Elindeki dalı bitirmesi normal süresinden çok daha uzun sürmüştü. Bunun sebebi, ara ara gecenin karanlığında belirsiz bir noktaya dalıp elindeki sigarayı da bulunduğu yeri de unutuyor oluşuydu. Gözünün önünde belirip duran gölge Despina’yla sınırlı kalabilseydi belki bir nebze daha kendinde olabilirdi.
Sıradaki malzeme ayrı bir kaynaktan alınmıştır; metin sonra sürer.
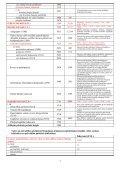 Alojas pilsētas bibliotēkas 2011. gada statistiskie rādītāji - Limbažu ... - Page 7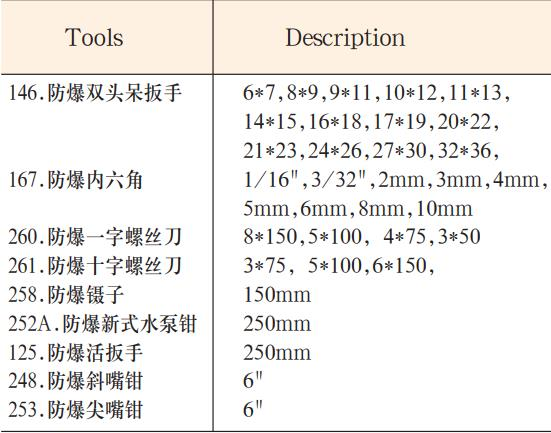 NO.Y-16防爆16件套组合套装工具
Ancak bir ödül mü yoksa ceza mı olduğunu bilemediği şekilde, annesinin kopyasını andıran kızı kendi varlığının yanında annesini de ona hatırlatmaktaydı.

‘Annem tüm sorulardan kaçabilmek için, tüm bunları anlatmadan önce ölümün kıyısına yaklaşmayı bekledi.’

Birinin öldüğünü kabullenmek ile yokluğunu kabullenmek arasında bu denli fazla fark bulunduğunu yeni fark ediyordu Timur.

Yıllarca görmediği, adını anmıyor olduğu kadının uzakta bir yerlerde nefes alıyor oluşunun aslında bir nimet olduğunu; artık nefes almıyor olduğunu öğrendiğinde keşfedebilmişti.

İkinci sigarasını yaktığında, kısılan gözleri gökyüzüne Helen’e ait bir yansıma çizmek için ısrarcıydı.

“Neden, Helen?” diye mırıldandı geceye çizdiği yansımaya. “Benden böylesine parlak bir hazineyi saklamanı aklım almıyor. Hayalini kurduğum kız çocuğunun aslında bunca yıldır var olduğunu benden saklamanı aklım almıyor.”

“Keşke bunu sorup gerçek cevabı ondan duyabilsek değil mi?”

 

~

 

“Keşke bunu sorup gerçek cevabı ondan duyabilsek değil mi?”

Uyuyamamış olmama şaşırmadığım bir geceydi. Yatakta ne kadar dönüp durduğumun, kendimi ne kadar gözlerimi sıkıca kapatarak karanlığa hapsettiğimin bir önemi olmaksızın uyku benden kaçıyordu. Son birkaç saat boyunca tüm yaptığım uykuyu kovalamak, kovalama sırasında da delirmenin eşiğine sürüklendiğim düşüncelerimle boğuşmaktı.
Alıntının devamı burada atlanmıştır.